S'il est vrai que l'armée sud-viêtnamienne est l'un des acteurs
majeurs dans la défaite globale des
communistes pendant le Têt, il n'en demeure pas moins que la performance est
contrastée. D'abord parce que les divisions d'infanterie réalisent des
performances inégales. Ensuite, les unités d'élite, fréquemment engagées,
sortent épuisées et usées de l'offensive du Têt, ce qui aura des conséquences
par la suite. Enfin, il faut remarquer que les Américains peinent toujours à
coordonner leur action avec l'allié sud-viêtnamien. Le cas le plus emblématique
à cet égard est sans doute celui de Hué : la reconquête de la ville est
divisée entre les Marines au sud et les Sud-Viêtnamiens au nord, les
tirs fratricides ne sont pas rares, les Américains manifestent parfois, surtout
a posteriori, plus de respect pour l'adversaire communiste que pour l'allié
sud-viêtnamien, dont les soldats sont régulièrement accusés d'être des pilleurs
ou des lâches. Or, en réalité, à Hué, ne sont engagées que des unités d'élite -Marines,
paras, 1ère division d'infanterie- dont les pertes sensibles montrent la
détermination au combat, alors même que l'équipement n'est pas forcément
moderne.
Qu'ont retenu les Américains de ce conflit, dont on pense
généralement qu'ils l'ont refoulé aussitôt ?
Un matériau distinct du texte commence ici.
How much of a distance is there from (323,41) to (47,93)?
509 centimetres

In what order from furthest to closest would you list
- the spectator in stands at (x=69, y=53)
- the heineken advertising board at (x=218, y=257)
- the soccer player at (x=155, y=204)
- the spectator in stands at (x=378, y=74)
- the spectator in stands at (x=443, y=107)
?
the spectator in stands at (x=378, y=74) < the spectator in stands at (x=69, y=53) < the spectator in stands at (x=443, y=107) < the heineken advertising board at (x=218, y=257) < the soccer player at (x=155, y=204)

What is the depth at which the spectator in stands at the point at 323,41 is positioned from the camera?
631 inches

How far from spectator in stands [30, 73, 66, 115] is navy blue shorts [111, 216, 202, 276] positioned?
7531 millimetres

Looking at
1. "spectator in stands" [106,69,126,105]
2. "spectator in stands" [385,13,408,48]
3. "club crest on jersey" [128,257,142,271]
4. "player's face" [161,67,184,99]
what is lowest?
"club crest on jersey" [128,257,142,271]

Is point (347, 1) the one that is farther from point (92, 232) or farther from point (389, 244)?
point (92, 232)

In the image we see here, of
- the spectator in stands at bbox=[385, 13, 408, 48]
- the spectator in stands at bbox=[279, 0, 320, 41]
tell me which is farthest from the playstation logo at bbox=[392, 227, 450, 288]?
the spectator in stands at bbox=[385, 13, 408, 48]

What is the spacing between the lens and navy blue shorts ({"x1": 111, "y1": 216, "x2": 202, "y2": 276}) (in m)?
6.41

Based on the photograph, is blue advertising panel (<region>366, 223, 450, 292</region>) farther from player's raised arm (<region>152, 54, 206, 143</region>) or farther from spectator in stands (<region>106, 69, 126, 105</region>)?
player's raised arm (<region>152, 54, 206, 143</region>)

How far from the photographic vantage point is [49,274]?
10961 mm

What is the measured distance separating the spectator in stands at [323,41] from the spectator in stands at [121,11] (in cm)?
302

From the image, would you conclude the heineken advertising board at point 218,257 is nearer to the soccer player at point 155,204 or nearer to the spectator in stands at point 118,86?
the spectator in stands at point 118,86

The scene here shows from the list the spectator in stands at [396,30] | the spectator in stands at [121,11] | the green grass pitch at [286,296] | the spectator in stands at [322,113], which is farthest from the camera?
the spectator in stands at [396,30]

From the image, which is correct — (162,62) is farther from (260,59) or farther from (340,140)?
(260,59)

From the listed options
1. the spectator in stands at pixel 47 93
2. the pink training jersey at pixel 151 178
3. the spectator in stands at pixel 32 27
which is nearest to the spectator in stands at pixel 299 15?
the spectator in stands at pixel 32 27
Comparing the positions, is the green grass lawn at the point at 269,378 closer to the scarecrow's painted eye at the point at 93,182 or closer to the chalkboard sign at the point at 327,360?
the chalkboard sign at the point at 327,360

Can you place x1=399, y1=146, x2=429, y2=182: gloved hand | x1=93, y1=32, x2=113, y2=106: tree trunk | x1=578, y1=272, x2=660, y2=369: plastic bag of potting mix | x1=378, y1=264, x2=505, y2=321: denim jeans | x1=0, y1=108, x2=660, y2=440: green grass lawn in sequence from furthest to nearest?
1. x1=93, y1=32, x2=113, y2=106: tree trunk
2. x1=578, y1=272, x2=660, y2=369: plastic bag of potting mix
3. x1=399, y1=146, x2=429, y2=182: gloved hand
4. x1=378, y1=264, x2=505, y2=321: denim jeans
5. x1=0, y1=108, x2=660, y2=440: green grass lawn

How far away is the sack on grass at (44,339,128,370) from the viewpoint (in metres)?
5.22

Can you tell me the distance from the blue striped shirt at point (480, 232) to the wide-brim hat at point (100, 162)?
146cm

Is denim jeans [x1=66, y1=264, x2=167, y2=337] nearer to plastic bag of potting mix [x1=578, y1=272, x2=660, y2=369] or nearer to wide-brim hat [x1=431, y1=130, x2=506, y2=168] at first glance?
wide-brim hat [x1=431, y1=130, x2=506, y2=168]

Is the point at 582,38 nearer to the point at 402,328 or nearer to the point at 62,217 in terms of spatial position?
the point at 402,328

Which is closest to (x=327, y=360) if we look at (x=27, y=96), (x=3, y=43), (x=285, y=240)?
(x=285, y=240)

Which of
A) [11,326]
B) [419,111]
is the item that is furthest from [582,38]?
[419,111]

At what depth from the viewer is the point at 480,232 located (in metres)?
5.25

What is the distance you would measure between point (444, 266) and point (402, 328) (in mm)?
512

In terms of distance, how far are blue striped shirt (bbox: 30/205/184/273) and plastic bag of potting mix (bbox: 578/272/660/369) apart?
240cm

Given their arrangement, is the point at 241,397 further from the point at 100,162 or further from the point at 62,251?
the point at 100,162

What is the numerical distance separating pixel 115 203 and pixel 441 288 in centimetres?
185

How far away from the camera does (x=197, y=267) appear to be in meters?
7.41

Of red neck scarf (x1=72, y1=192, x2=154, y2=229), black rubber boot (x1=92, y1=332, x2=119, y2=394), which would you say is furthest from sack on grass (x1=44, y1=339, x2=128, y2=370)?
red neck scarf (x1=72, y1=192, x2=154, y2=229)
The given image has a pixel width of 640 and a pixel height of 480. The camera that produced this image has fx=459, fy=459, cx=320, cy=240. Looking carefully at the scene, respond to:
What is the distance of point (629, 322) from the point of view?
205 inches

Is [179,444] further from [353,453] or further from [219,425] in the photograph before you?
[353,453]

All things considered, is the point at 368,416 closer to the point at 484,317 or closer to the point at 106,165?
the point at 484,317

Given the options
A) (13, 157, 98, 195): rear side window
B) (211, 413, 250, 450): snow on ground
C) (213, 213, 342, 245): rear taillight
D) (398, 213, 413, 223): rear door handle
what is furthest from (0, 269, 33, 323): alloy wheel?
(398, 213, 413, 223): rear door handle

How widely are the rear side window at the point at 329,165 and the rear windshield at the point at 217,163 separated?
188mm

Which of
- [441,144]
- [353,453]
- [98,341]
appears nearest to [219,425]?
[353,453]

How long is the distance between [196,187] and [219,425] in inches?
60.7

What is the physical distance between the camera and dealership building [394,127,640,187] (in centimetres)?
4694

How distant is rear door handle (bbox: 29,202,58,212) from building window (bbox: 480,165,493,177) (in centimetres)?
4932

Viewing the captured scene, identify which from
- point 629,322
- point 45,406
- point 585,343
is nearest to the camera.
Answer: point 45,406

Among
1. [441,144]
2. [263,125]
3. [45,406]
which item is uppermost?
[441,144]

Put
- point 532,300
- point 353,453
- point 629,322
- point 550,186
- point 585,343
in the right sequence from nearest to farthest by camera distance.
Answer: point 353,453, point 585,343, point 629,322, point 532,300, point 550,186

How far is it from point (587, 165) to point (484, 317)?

Il y a effectivement, assez largement, un effet repoussoir
de la guerre du Viêtnam pour les militaires américains, dès 1973 et surtout
après 1975. Dès l'année suivante, on voit que l'armée américaine se recentre
sur le combat conventionnel face aux Soviétiques dans le cadre de la doctrine
« Active Defense » en Europe, supplantée quelques années plus tard
par la fameuse doctrine de l' « Airland Battle ». A dire vrai, le
questionnement est plus le fait des historiens de l'armée américaine, qui
souvent penchent dans le courant révisionniste, c'est à dire celui qui pense
que la guerre du Viêtnam aurait pu être gagnée. Certains, tel Harry Summers,
sont alors persuadés que le pouvoir politique a bridé les militaires, les
empêchant notamment de bombarder efficacement le Nord-Viêtnam, voire de
l'envahir, ou tout simplement de détruire la piste Hô Chi Minh en attaquant le
Laos, en particulier. D'autres, comme Andrew Krepinevich, sont plus critiques à
l'égard de l'armée américaine qui n'aurait pas mené, en fait, la bonne guerre,
étant trop focalisée sur la dimension conventionnelle. Ce qui est frappant,
c'est que l'armée américaine s'est tournée ensuite, sous l'égide d'hommes comme
Schwarzkopf ou Powell, tous les deux vétérans du Viêtnam, vers la dimension
conventionnelle et la découverte de l'art opératif, comme le montre la guerre
du Golfe. En revanche, la dimension contre-insurrectionnelle, la question des
liens entre buts politiques et militaires dans le cadre d'une stratégie
cohérente, ont été largement délaissés. On en constate les limites lorsque les
Etats-Unis doivent faire face, après la
chute de l'URSS, à des formes de combat qui ne relèvent plus seulement de la
guerre conventionnelle, mais plus uniquement, aussi, de la contre-insurrection.